National Nurses United and the affiliated California Nurses Association say they've won the rights to unionize nurses at Kaiser Permanente's flagship hospital in Los Angeles, months after it called for a strike at the hospital despite not representing its nurses.
NNU won the vote Thursday at Los Angeles Medical Center by nearly 70% with 696 votes, beating out the San Dimas-based United Nurses Associations of California-Union of Health Care Professionals, which received 305 votes, according to NNU. One nurse voted against unionization in the secret ballot vote conducted by the National Labor Relations Board, the union said.
In April, NNU called for nurses at LAMC and eight other hospitals to go on strike over concerns about nurses staffing, even though LAMC's unionization vote was yet to take place. Kaiser criticized the union's tactics and said it was “entirely inappropriate to attempt to disrupt patient care or service as part of a union organizing effort.”
The 1,200 nurses are now tasked with appointing a bargaining team who will engage in immediate contract talks with Kaiser, according to the union. But history proves it will be a rocky road ahead, as Kaiser and the NNU often butt heads.

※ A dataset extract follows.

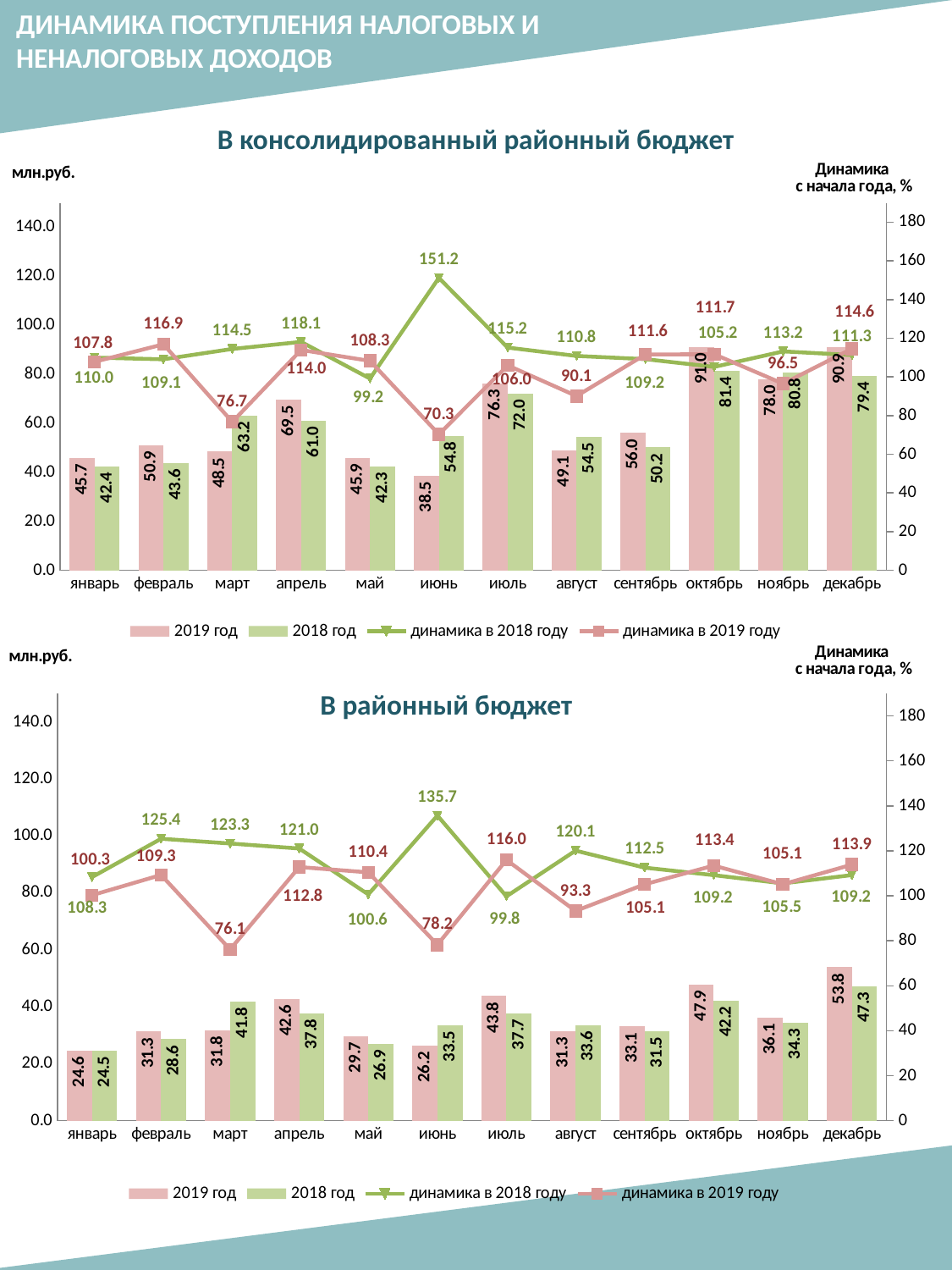
How many months are shown on the x axis of the chart 'В консолидированный районный бюджет'? 12 In the chart 'В консолидированный районный бюджет', which series has the larger value for март: '2019 год' or '2018 год'? 2018 год In the chart 'В районный бюджет', which month has the highest '2019 год' bar? декабрь In the chart 'В консолидированный районный бюджет', what is the value of '2019 год' for октябрь? 91.0 In the chart 'В консолидированный районный бюджет', which month has the lowest '2019 год' bar? июнь What kind of chart is 'В районный бюджет'? Combined bar and line chart In the chart 'В районный бюджет', what is the value of '2018 год' for декабрь? 47.3 In the chart 'В районный бюджет', in which month does the 'динамика в 2019 году' line reach its lowest value? март In the chart 'В консолидированный районный бюджет', in which month does the 'динамика в 2018 году' line reach its highest value? июнь In the chart 'В районный бюджет', what is the difference between the '2018 год' and '2019 год' values for июнь? 7.3 In the chart 'В консолидированный районный бюджет', what is the difference between the '2019 год' and '2018 год' values for апрель? 8.5 How many series does the legend of the chart 'В районный бюджет' list? 4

The union accuses not-for-profit Kaiser of “profiting” from its members and lambasts its staffing levels as inadequate. Kaiser claims the union is solely focused on wage increases.

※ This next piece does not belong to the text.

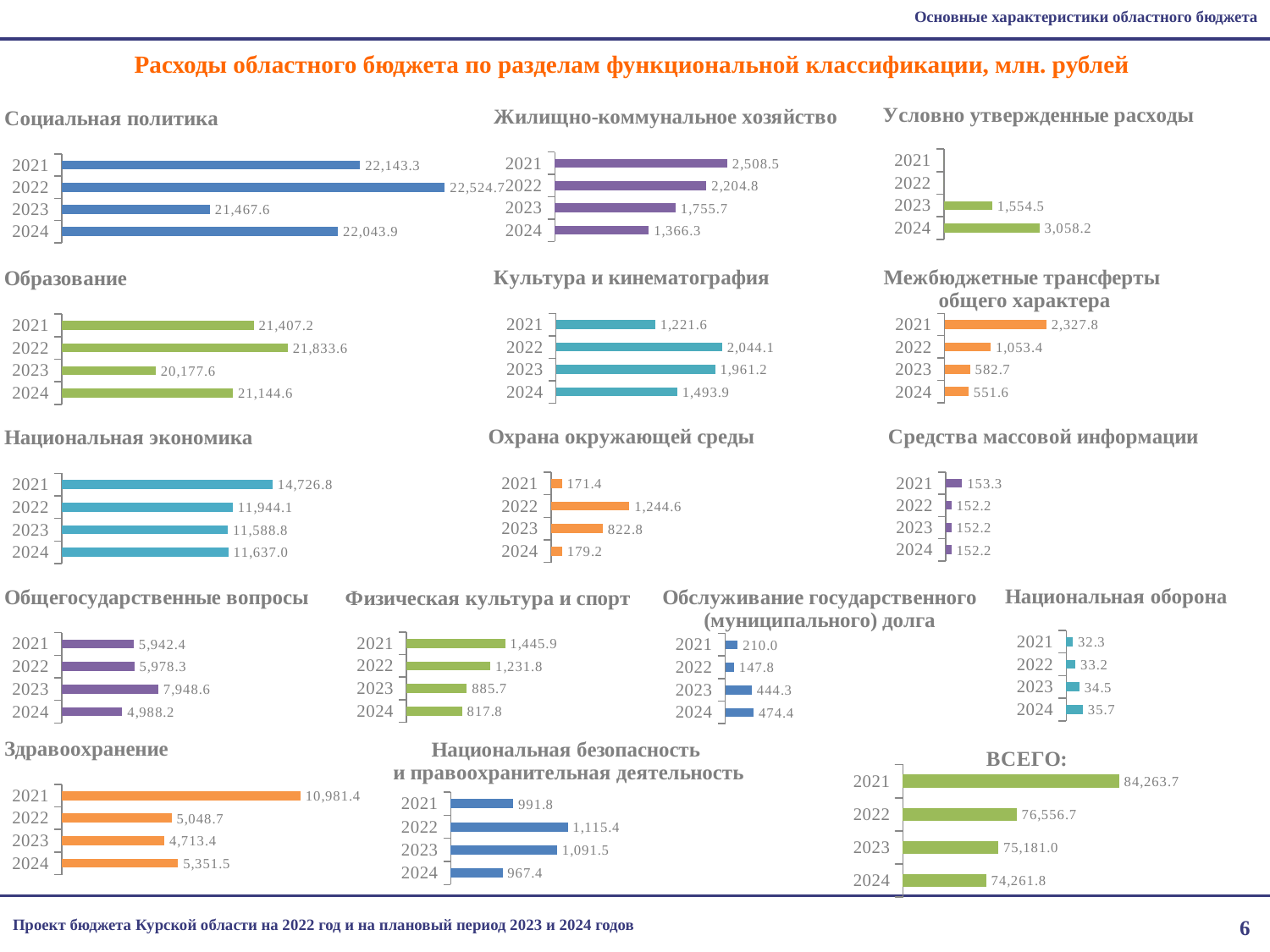
What kind of chart is the "Культура и кинематография" chart? bar chart In the "Здравоохранение" chart, what is the difference between the 2021 and 2022 values? 5,932.7 In the "ВСЕГО:" chart, what is the difference between the 2021 and 2022 values? 7,707.0 In the "Национальная оборона" chart, which year has the lowest value? 2021 How many years are shown in the "Национальная экономика" chart? 4 In the "Жилищно-коммунальное хозяйство" chart, do the values rise or fall from 2021 to 2024? fall In the "Общегосударственные вопросы" chart, which is larger: the value for 2023 or the value for 2024? 2023 In the "Социальная политика" chart, which year has the highest value? 2022 In the "Межбюджетные трансферты общего характера" chart, which year has the highest value? 2021 In the "Условно утвержденные расходы" chart, what is the value for 2024? 3,058.2 In the "Охрана окружающей среды" chart, what is the value for 2022? 1,244.6 In the "ВСЕГО:" chart, what is the value for 2021? 84,263.7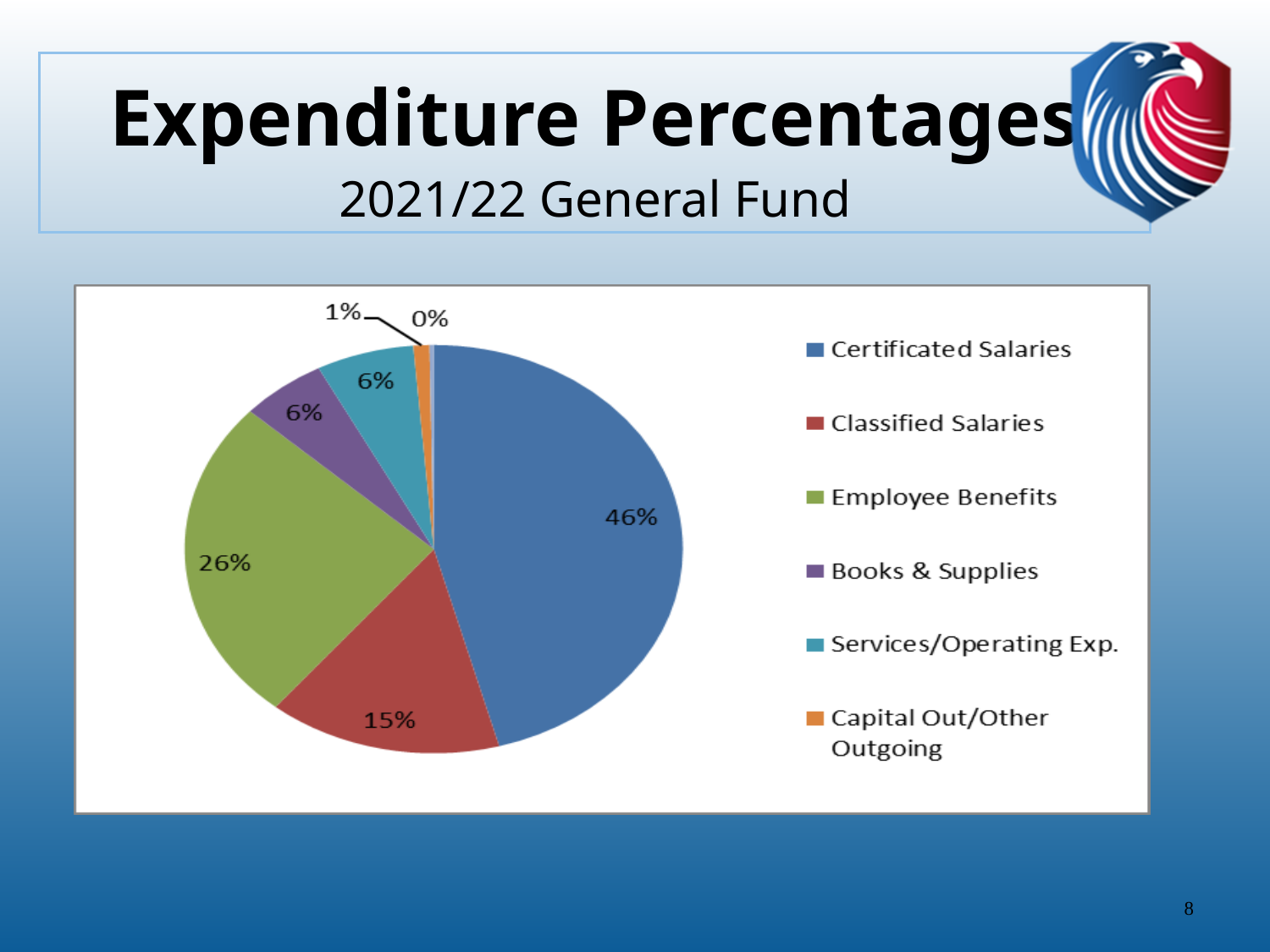
What type of chart is shown on the slide? pie chart What is the difference in percentage points between Certificated Salaries and Employee Benefits? 20 How many categories does the legend list? 6 What percentage of expenditures is Capital Out/Other Outgoing? 1% What percentage of the 2021/22 General Fund expenditures is Certificated Salaries? 46% What percentage of expenditures is Classified Salaries? 15% What colour represents Employee Benefits in the pie chart? green Which of the legend categories has the smallest share of the pie? Capital Out/Other Outgoing What percentage of expenditures is Employee Benefits? 26% Which is larger, the share for Classified Salaries or the share for Employee Benefits? Employee Benefits What percentage of expenditures is Books & Supplies? 6% Which expenditure category has the largest share of the pie? Certificated Salaries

Kaiser remained neutral throughout the election and supports the right of its nurses to choose their representation, said John Nelson, Kaiser's vice president of government relations. The NLRB is expected to certify the election soon but has already acknowledged that CNA received enough votes, he said in a statement.
“We believe this election process was fair and we will respect the majority decision, as certified by the NLRB,” Nelson said. “We look forward to working with CNA to reach a fair and equitable contract to continue to provide our nurses at the Los Angeles Medical Center with an excellent place to work.”
With the addition of LAMC, the union will now represent over 20,000 Kaiser RNs and nurse practitioners at Kaiser's hospitals and clinics. CNA represents over 90,000 RNs across California, and has been quickly expanding its presence in the southern part of the state.
“In my 30 years at CNA, I cannot recall a more incredible group of RNs who were more determined to join our organization to have a powerful voice to protect their patients and advocate for their colleagues. We are extremely proud to welcome them into the CNA/NNU family,” RoseAnn DeMoro, executive director of both organizations, said in a statement.